**WHAT THIS TASK INVOLVES:** Please reproduce every record, keeping each one exactly as written.

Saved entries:
____________
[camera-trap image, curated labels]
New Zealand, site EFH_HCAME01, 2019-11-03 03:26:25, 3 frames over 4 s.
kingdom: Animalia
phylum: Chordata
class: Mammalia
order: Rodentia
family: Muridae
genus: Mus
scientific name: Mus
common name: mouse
____________
**COMPLETED TASK:**
[camera-trap image, curated labels]
New Zealand, site EFH_HCAME01, 2019-11-03 03:26:25, 3 frames over 4 s.
kingdom: Animalia
phylum: Chordata
class: Mammalia
order: Rodentia
family: Muridae
genus: Mus
scientific name: Mus
common name: mouse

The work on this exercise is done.